> _What needs to be done_
Reproduce word for word the part of the article on lockdown protests that begins at "Look, either it’s" and ends after "the Brazilian monarchy.".

#### Document extract ####

Lord Hannan of Kingsclere is a Conservative peer, writer and columnist. He was a Conservative MEP from 1999 to 2020, and is now President of the Initiative for Free Trade.
Look, either it’s ok for people to gather in crowds or it’s not. We really can’t work on the basis that it’s wrong for other people to do so, but fine for you and your mates. Laws, as F.A. Hayek put it with admirable economy of phrase, must be general, equal and certain. Yet politicians, police chiefs, BBC presenters and – let’s not dance around the fact – the public at large now want a more or less arbitrary system where the rules are differently enforced depending on whether they share the opinions of the people infracting them.
This shouldn’t need saying, but the virus doesn’t care whether you’re demonstrating against the lockdowns, or for the safety of women, or against a police killing in the United States, or for the restoration of the Brazilian monarchy.
My own view is that many lockdown prohibitions are disproportionate. We know that outdoor transmission of Covid-19 is rare and, as a general principle, we should trust people to use their common sense. I would therefore allow peaceful demonstrations to go ahead. But plenty of good and sincere people disagree with me. Indeed, if the polls are to be believed, most voters want restrictions tightened further.

#### Data under study ####

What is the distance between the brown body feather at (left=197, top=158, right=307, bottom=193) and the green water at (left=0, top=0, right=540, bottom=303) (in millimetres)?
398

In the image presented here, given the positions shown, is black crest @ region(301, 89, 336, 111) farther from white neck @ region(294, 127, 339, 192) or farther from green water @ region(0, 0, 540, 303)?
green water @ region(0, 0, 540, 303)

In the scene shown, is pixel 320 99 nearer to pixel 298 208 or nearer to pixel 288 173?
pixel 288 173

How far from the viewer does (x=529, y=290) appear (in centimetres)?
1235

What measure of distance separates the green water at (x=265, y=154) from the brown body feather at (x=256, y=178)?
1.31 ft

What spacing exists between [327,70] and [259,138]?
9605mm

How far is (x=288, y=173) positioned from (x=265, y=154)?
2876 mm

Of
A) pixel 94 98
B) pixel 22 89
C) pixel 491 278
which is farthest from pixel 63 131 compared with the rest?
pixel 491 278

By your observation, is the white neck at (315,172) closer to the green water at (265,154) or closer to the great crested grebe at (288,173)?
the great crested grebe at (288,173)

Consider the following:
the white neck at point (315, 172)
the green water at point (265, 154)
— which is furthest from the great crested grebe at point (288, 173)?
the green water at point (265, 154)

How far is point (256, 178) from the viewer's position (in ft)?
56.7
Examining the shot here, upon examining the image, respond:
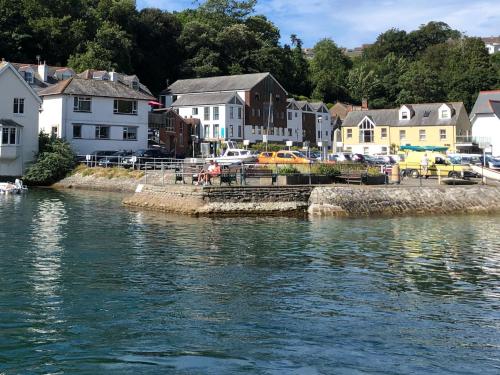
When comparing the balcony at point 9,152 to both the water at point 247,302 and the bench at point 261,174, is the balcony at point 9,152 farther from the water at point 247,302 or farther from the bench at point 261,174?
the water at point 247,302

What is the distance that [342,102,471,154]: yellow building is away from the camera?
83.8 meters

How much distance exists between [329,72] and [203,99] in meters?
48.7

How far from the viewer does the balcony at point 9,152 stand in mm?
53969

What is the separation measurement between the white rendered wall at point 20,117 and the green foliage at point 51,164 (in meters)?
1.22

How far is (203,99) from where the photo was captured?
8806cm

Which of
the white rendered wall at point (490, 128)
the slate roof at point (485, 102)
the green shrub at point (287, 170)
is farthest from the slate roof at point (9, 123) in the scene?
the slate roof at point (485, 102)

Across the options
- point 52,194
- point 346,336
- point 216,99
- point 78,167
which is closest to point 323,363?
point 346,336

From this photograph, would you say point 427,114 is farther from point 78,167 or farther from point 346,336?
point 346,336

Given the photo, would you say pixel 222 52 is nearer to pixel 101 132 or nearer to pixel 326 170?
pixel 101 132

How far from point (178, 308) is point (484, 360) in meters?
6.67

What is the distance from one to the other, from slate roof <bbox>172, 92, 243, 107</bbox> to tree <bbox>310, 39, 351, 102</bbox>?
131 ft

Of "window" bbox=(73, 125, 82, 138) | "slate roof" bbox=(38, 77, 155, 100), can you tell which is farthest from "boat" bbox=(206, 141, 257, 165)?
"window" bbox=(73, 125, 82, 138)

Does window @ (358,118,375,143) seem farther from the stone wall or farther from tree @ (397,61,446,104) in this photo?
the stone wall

####
#### Data under study ####

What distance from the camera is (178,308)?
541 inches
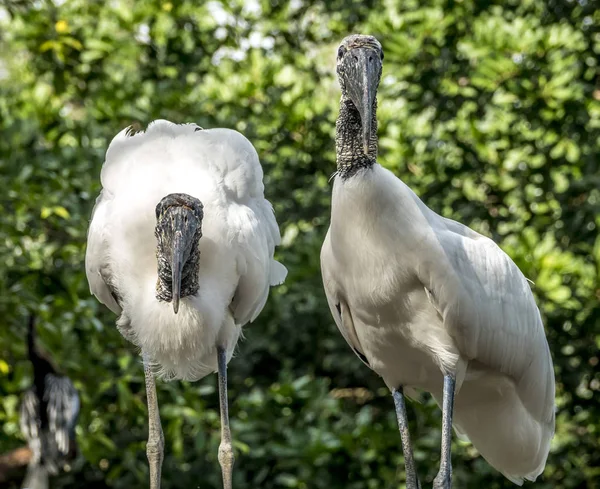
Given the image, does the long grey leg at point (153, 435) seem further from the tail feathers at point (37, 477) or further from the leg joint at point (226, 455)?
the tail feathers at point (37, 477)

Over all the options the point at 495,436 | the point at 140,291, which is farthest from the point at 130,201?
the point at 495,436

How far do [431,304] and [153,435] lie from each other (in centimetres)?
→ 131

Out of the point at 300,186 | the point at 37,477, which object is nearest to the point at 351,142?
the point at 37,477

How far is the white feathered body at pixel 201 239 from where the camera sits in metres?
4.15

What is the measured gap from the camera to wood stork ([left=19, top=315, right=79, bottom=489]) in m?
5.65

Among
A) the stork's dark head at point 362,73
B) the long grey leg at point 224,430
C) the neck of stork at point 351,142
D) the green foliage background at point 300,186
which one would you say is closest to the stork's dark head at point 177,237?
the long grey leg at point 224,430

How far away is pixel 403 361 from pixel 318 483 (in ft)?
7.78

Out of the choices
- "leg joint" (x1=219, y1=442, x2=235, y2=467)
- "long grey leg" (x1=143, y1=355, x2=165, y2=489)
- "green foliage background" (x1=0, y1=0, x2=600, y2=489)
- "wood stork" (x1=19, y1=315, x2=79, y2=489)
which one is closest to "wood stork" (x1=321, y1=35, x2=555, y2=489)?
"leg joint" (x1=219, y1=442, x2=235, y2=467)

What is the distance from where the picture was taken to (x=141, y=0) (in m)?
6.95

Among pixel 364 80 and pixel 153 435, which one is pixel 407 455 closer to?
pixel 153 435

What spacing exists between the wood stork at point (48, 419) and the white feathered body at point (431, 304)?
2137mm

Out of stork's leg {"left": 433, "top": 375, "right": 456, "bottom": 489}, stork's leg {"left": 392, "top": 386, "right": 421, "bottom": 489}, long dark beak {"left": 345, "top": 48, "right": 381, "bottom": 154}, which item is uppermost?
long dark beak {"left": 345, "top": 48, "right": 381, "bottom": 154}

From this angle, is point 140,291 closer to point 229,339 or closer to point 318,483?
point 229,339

####

> _Final answer_
Look, either it’s ok for people to gather in crowds or it’s not. We really can’t work on the basis that it’s wrong for other people to do so, but fine for you and your mates. Laws, as F.A. Hayek put it with admirable economy of phrase, must be general, equal and certain. Yet politicians, police chiefs, BBC presenters and – let’s not dance around the fact – the public at large now want a more or less arbitrary system where the rules are differently enforced depending on whether they share the opinions of the people infracting them.
This shouldn’t need saying, but the virus doesn’t care whether you’re demonstrating against the lockdowns, or for the safety of women, or against a police killing in the United States, or for the restoration of the Brazilian monarchy.